The hearing aid will return this perception of the world around you, you will begin to hear them again.
It should be noted that you need to get used to the device. The adaptation period takes an average of 6-8 weeks if worn regularly for more than 4 hours a day. Remember, you need to wear the device every day! You need to start with a few hours a day and then progressively.
Shape and type of hearing aid depend on your individual characteristics - the shape of the auricle, ear canal, etc.
If hearing loss is diagnosed in both ears, then two hearing aids are indicated. In addition, speech intelligibility with two devices is improved by 30%, less amplification is required, and therefore less load on the analyzer.
What does automatic hearing aid mean?
Automatic program switching (gain adjustment in different environments), setting directional parameters, noise reduction and other necessary functions occurs without pressing the program switch button. The device itself determines the acoustic conditions and adjusts to them.
Device with increased speech intelligibility
To make it easier to perceive speech in the device, manufacturers have developed microphone directional technologies. Depending on where the source of noise is located, the device changes the sensitivity range of the microphones, which allows you to get rid of excess ambient noise and hear your interlocutor clearly.

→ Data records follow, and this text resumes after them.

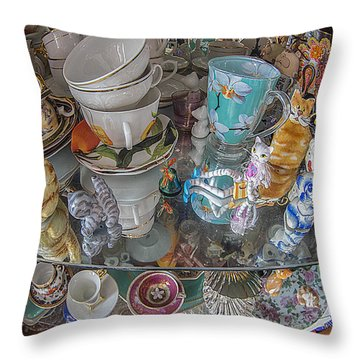 Throw Pillow featuring the photograph Collector's Item by Vladimir Kholostykh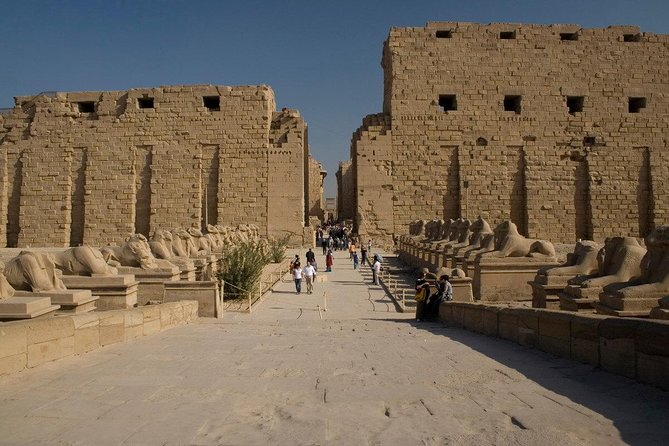 Small Group Day Tour to Luxor from El Gouna photo 11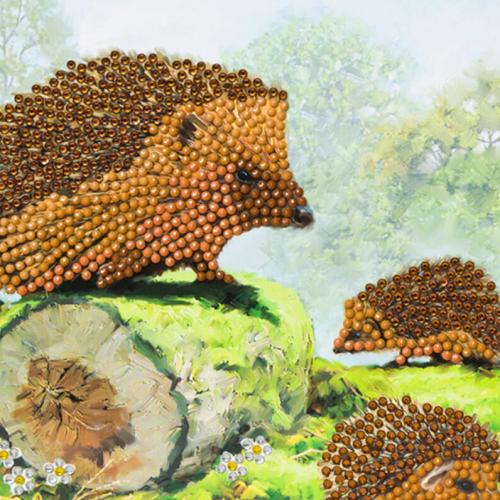 Crystal Art Card Kit - Hedgehogs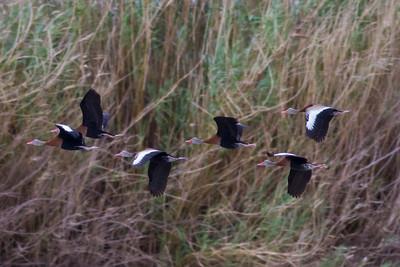 Black-bellied Whistling Ducks IMG_7438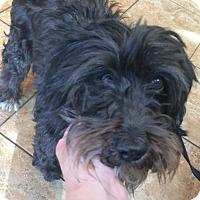 Adopt A Pet :: Carly - Oak Ridge, NJ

Two devices are better than one
We have two ears, two eyes, two hands... Nature created this for a reason. Firstly, speech intelligibility with two devices is one third better than with one. Secondly, two devices allow you to accurately determine the location of the sound source. Thirdly, with such prosthetics, the load is distributed evenly, as with normal hearing, and most importantly, over time, you can restore the natural ability to perceive an interlocutor against a background of very loud noise, at a train station, in a store, in a crowd, etc.
Hearing loss is much more noticeable than having a hearing aid
Modern hearing aids are small and ergonomic. They are either behind the ear or in-ear. You can choose a device with any appearance and body color.
Modern technologies have made it possible to achieve significant results. Modern hearing aids are attractive in appearance, almost invisible and very precisely adjusted to each hearing loss.
Hearing aid lifespan
The average service life of behind-the-ear hearing aid models is 5-7 years. To extend the life of the device, we offer some useful care tips.
How to handle the device
The most important thing is to try to prevent the device from coming into contact with water and other liquids and aerosols (except for devices with moisture protection). Try to handle it carefully and carefully, do not drop the device on the floor or other hard surfaces. The device should not be exposed to heat or direct sunlight, strong electromagnetic fields created by MRI, X-ray, or fluorographic equipment. Keep your hearing aid away from small children and pets.
How to care for the device
It is very important to keep your device clean. After use, the device should be wiped with a dry soft cloth every day. Remove wax and other contaminants using a special fishing line or brush. In order to reduce the risk of damage to the device from moisture, place it in a box together with an absorbent. You can use a special device care kit.
How to replace the battery in a hearing aid
To power hearing aids, zinc-air batteries of various sizes are used: 10, 13, 312, 675 with a voltage of 1.4 V. The batteries are usually stored in a package (blister) of 6 pieces, covered with a protective film. The film is used to increase the shelf life of batteries. It is important to know that after removing the battery from the package, remove the protective film and leave the battery in the open air for 3-4 minutes. This time is quite enough to activate the chemical processes in the battery.